“unhackable” T-mobile Austria stores database credentials to in their GitHub - DyslexicAtheist
https://translate.google.com/translate?sl=de&tl=en&js=y&prev=_t&hl=en&ie=UTF-8&u=https%3A%2F%2Fwww.golem.de%2Fnews%2Ft-mobile-oesterreich-klartextpasswoerter-und-amazing-security-bei-t-mobile-at-1804-133713.html&edit-text=
======
DyslexicAtheist
original article is in German: [https://www.golem.de/news/t-mobile-
oesterreich-klartextpassw...](https://www.golem.de/news/t-mobile-oesterreich-
klartextpasswoerter-und-amazing-security-bei-t-mobile-at-1804-133713.html)

The original thread has interesting lessons in how not to engage with angry
customers on social media. I've seen such attitude more often in
Austrian/German companies since if you do this in the US it often costs you
the job. In Germany they often joke about "Servicewüste Deutschland" which
translates to service-desert Germany (e.g. German-speaking countries consumers
know their service is usually terrible compared to other places).

The statement from Käthe is even more surreal considering the latest news
linked above.

Funny that if you're at the heart of a security PR disaster you almost
certainly find yourself at the receiving end of a free penetration test
conducted by the public. (... so maybe it was all planned and they just didn't
want to spend any money on security, LOL.)

T-mobile is not an isolated cases in the mobile operator space!

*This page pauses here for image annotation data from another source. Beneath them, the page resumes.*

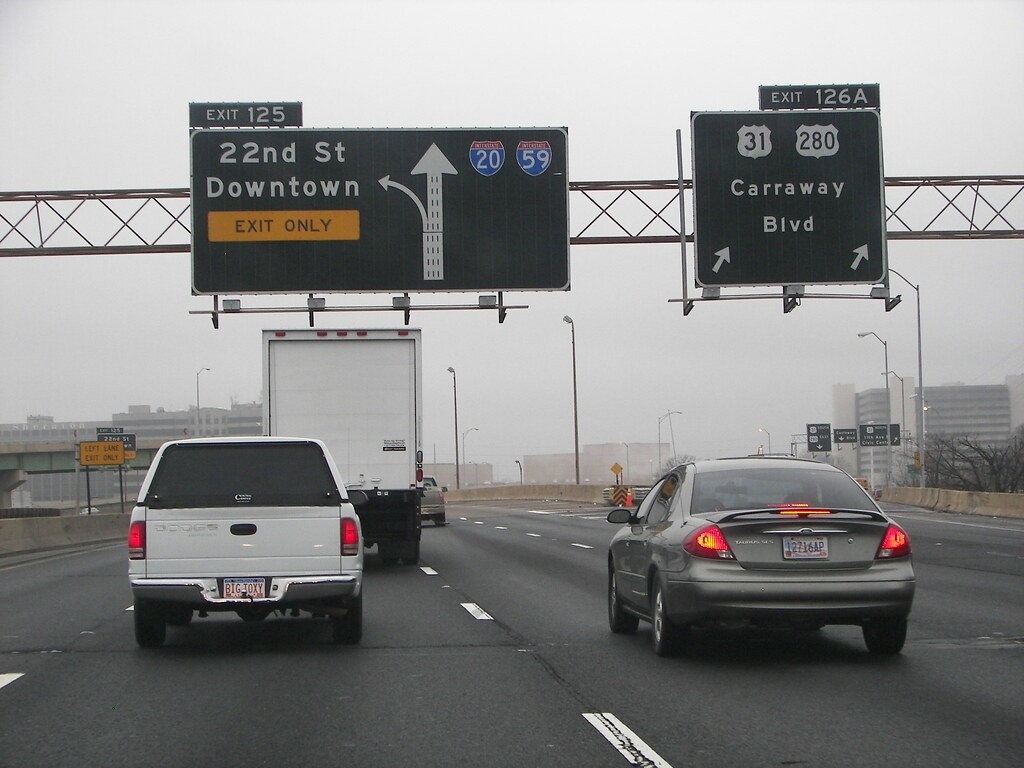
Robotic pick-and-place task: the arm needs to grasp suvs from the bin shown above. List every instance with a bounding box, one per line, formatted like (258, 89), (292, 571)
(420, 476), (448, 525)
(127, 435), (370, 645)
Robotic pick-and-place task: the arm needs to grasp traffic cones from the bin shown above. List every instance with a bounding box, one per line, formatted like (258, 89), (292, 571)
(624, 488), (634, 508)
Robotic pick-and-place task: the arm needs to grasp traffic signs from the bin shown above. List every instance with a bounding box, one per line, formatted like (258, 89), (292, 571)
(187, 126), (573, 297)
(688, 107), (890, 288)
(833, 428), (858, 443)
(859, 423), (900, 446)
(805, 423), (832, 453)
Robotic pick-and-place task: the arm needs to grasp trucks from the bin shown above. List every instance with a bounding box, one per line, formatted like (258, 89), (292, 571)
(259, 327), (425, 565)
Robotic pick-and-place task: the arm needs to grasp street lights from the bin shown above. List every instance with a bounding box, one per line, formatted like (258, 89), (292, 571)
(657, 410), (684, 479)
(881, 370), (907, 486)
(563, 315), (581, 485)
(515, 460), (523, 485)
(857, 330), (892, 487)
(619, 441), (631, 484)
(759, 428), (772, 457)
(196, 367), (211, 436)
(461, 426), (479, 488)
(469, 460), (479, 488)
(446, 367), (461, 490)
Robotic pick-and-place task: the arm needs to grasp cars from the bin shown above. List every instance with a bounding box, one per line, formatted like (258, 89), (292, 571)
(79, 507), (99, 515)
(605, 455), (916, 660)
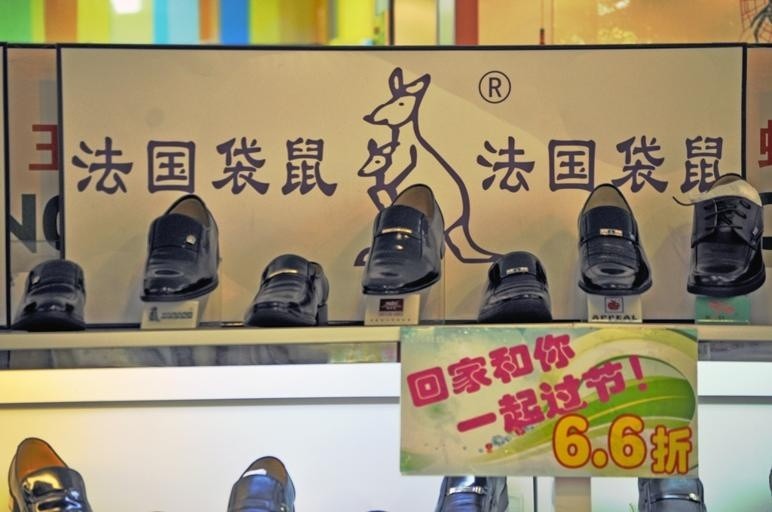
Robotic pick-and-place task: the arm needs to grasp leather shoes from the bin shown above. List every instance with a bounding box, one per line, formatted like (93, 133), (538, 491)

Sadly
customers don't know until it accidentally ends up being in the news ... What
makes it especially outrageous (e.g. that mobile operators neglecting security
is a bigger deal than e.g. Aldi website), because the operator who provides
the "the last mile" to the consumer for going online. So they enjoy more trust
than other sites.

elecom operators have in general by far worse security (and engineering)
knowhow than xyz random website. Hell, most crappy wordpress blogs have better
security than what VF/T-Mobile & Co serves their customers (and being better
is not even hard). Consumers think the Telecom operatos have very good
knowledge/experience to secure customer data. But they don't. They are just
integrating 3rd party products and so assume they don't need much specialist
know-how. Looks like they're only just waking up to reality.

The case w/ @TMobile shows nicely how firms often think they're "the best" \-
which is very easy when one doesn't have the ability to judge their own
competence/weakness. Classic #ImposterSyndrome.

I don't think blame should go to the social media team (although they are in
need of urgent training) but blame should go to the company's mismanagement of
their technology and fraudulent claims they make to their customers. Heads
should roll IMHO, but certainly not in the lower ranks.